>>>>
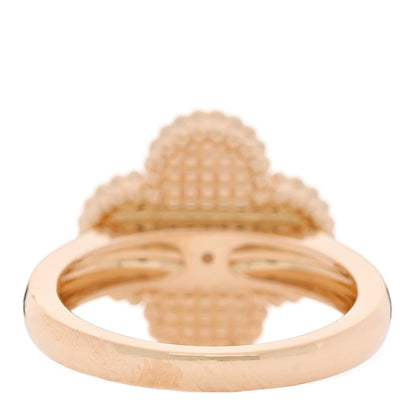 Van Cleef & Arpels 18K Yellow Gold Guilloche Vintage Alhambra Ring 52 6 3 of 6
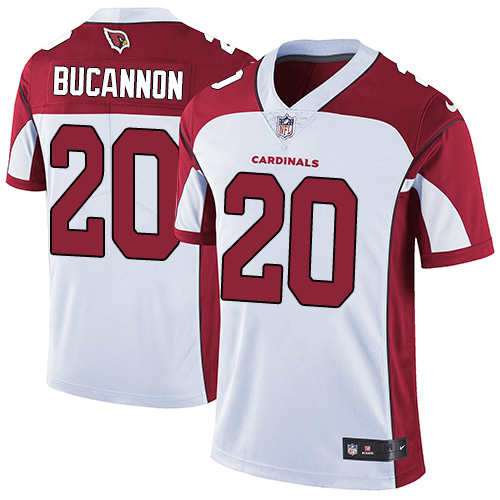 Men's Nike Arizona Cardinals #20 Deone Bucannon White Vapor Untouchable Limited Player NFL Jersey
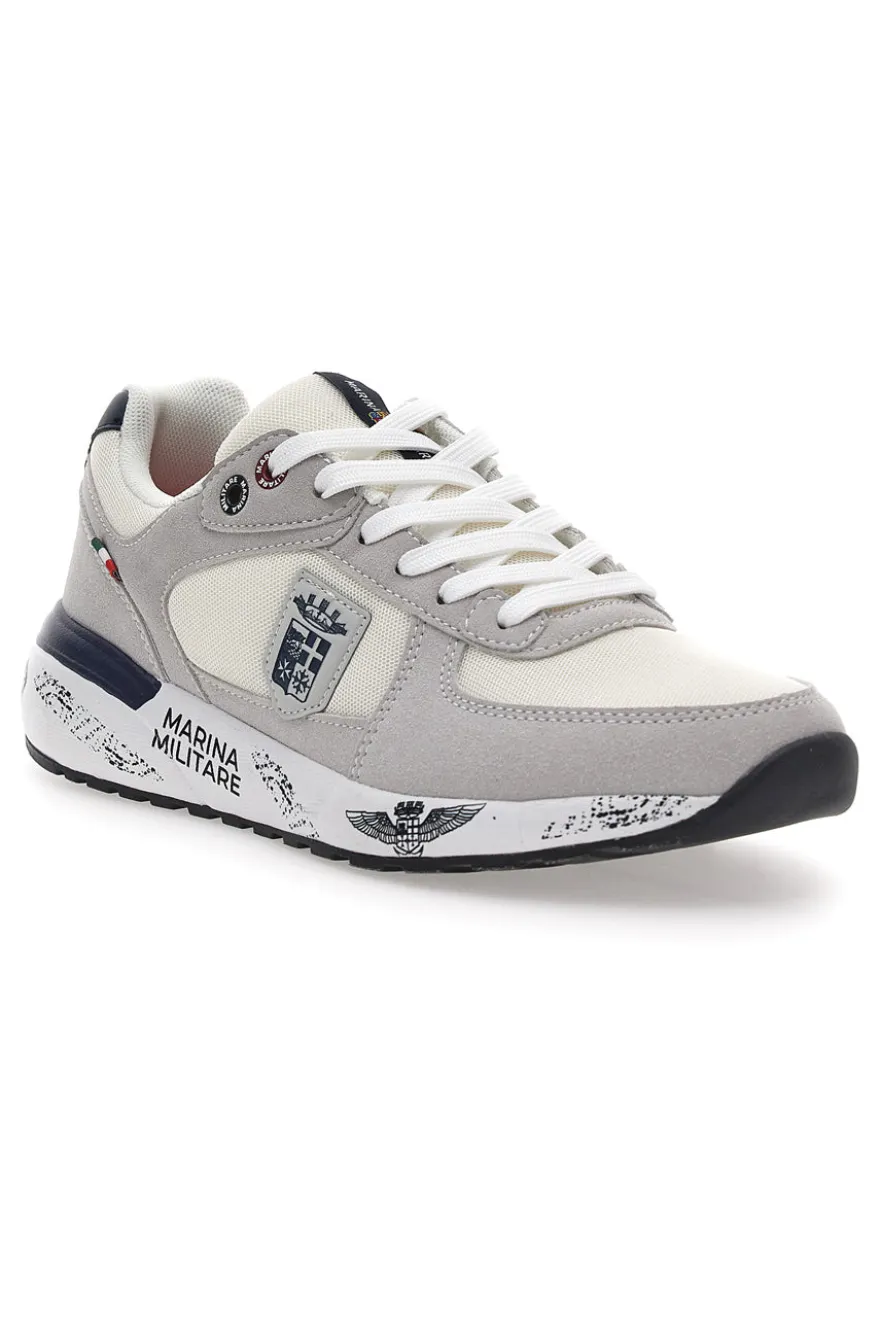 Sneakers Bianche e Grigie Con Memory Soft Marina Militare MM2281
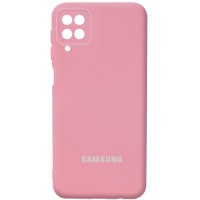 Чехол Silicone Cover Full Camera (AA) для Samsung Galaxy A22 4G / M32 Рожевий (29102)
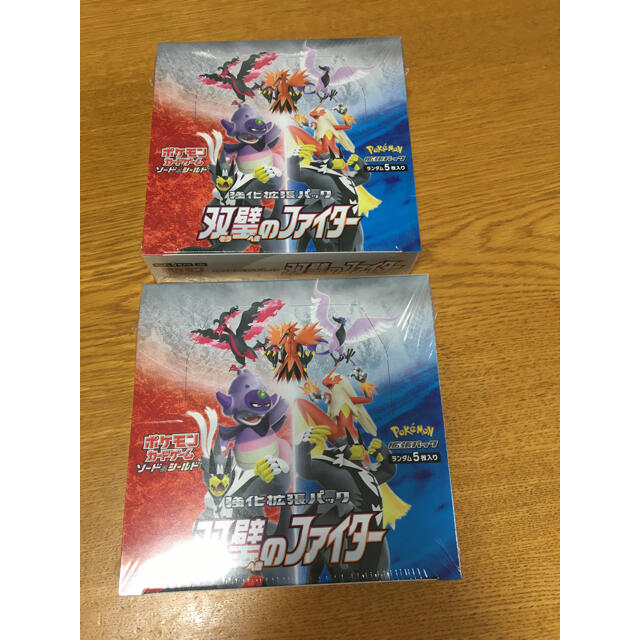 日本最級 ポケモン - 未開封2BOX 双璧のファイター ポケモンカード Box/デッキ/パック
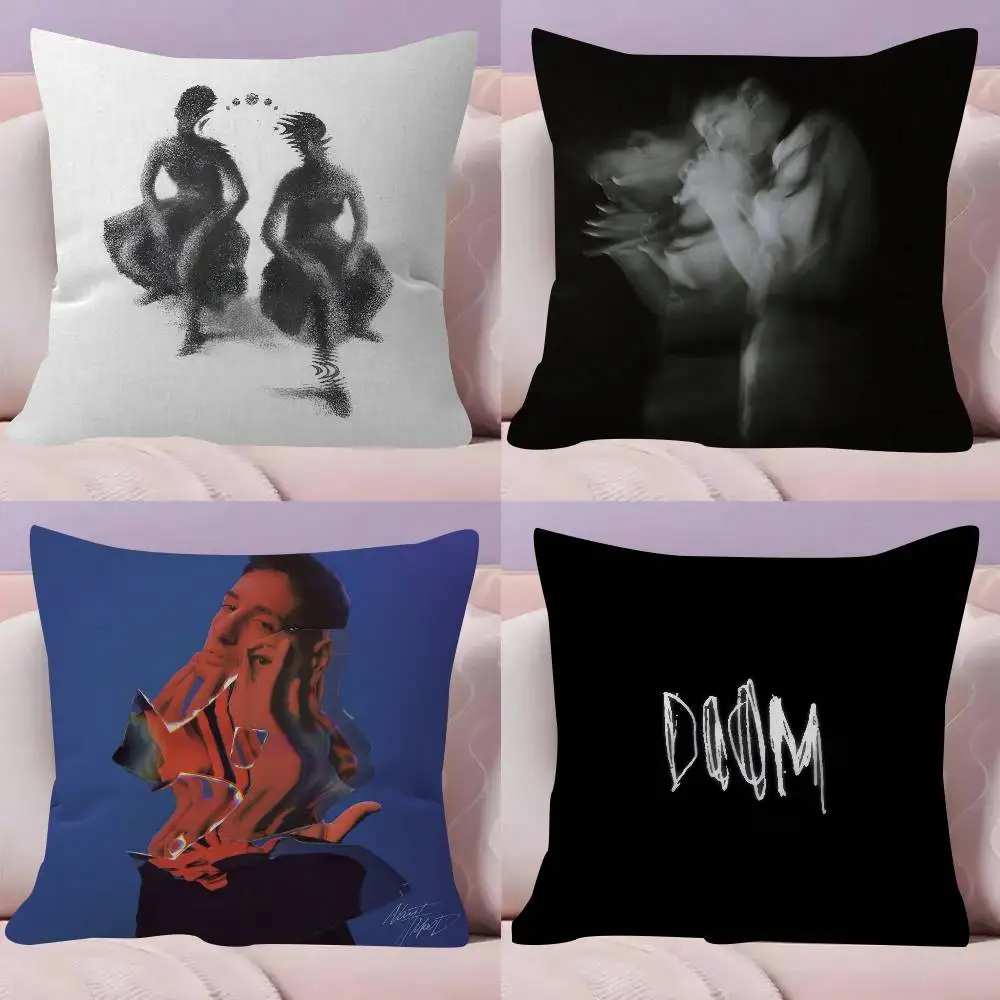 Singer N-Nayt Album Kissenbezug, Geschenk-Kissenbezug für Schlafzimmer, Zuhause, Sofa, Stuhl, Sitzdekoration, Kissenbezug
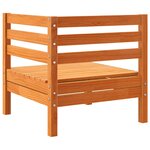 vidaXL Canapés d'angle de jardin 2 Pièces cire marron bois de pin massif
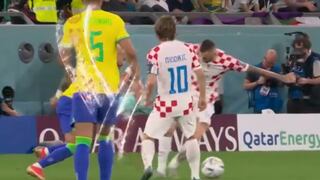 Brozovic se ‘comió’ una ‘huacha’ por parte de Neymar durante el Brasil vs. Croacia
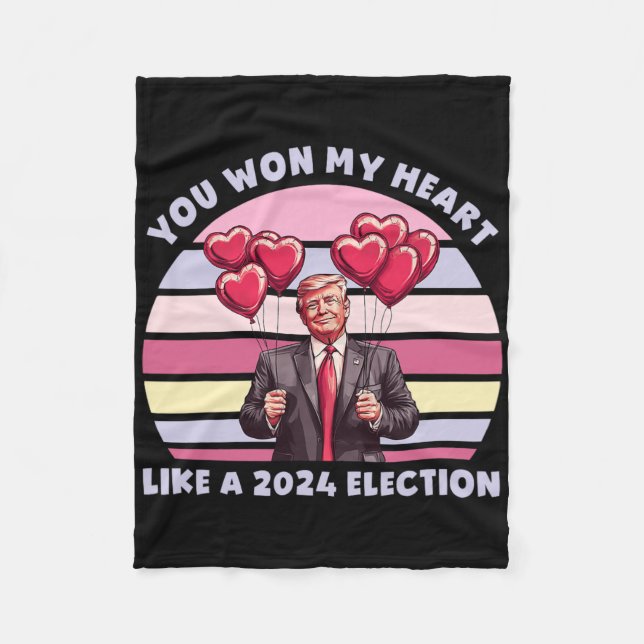 You Won My Heart Like A 2024 Election Funny Trump  Fleecefilt (Framsidan)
<<<<
● TASK DESCRIPTION: Give again, exactly, the lines from the start of the data through the one holding "vidaXL Canapés d'angle"; omit the pictures.

● ANSWER SECTION:
 Van Cleef & Arpels 18K Yellow Gold Guilloche Vintage Alhambra Ring 52 6 3 of 6
 Men's Nike Arizona Cardinals #20 Deone Bucannon White Vapor Untouchable Limited Player NFL Jersey
 Sneakers Bianche e Grigie Con Memory Soft Marina Militare MM2281
 Чехол Silicone Cover Full Camera (AA) для Samsung Galaxy A22 4G / M32 Рожевий (29102)
 日本最級 ポケモン - 未開封2BOX 双璧のファイター ポケモンカード Box/デッキ/パック
 Singer N-Nayt Album Kissenbezug, Geschenk-Kissenbezug für Schlafzimmer, Zuhause, Sofa, Stuhl, Sitzdekoration, Kissenbezug
 vidaXL Canapés d'angle de jardin 2 Pièces cire marron bois de pin massif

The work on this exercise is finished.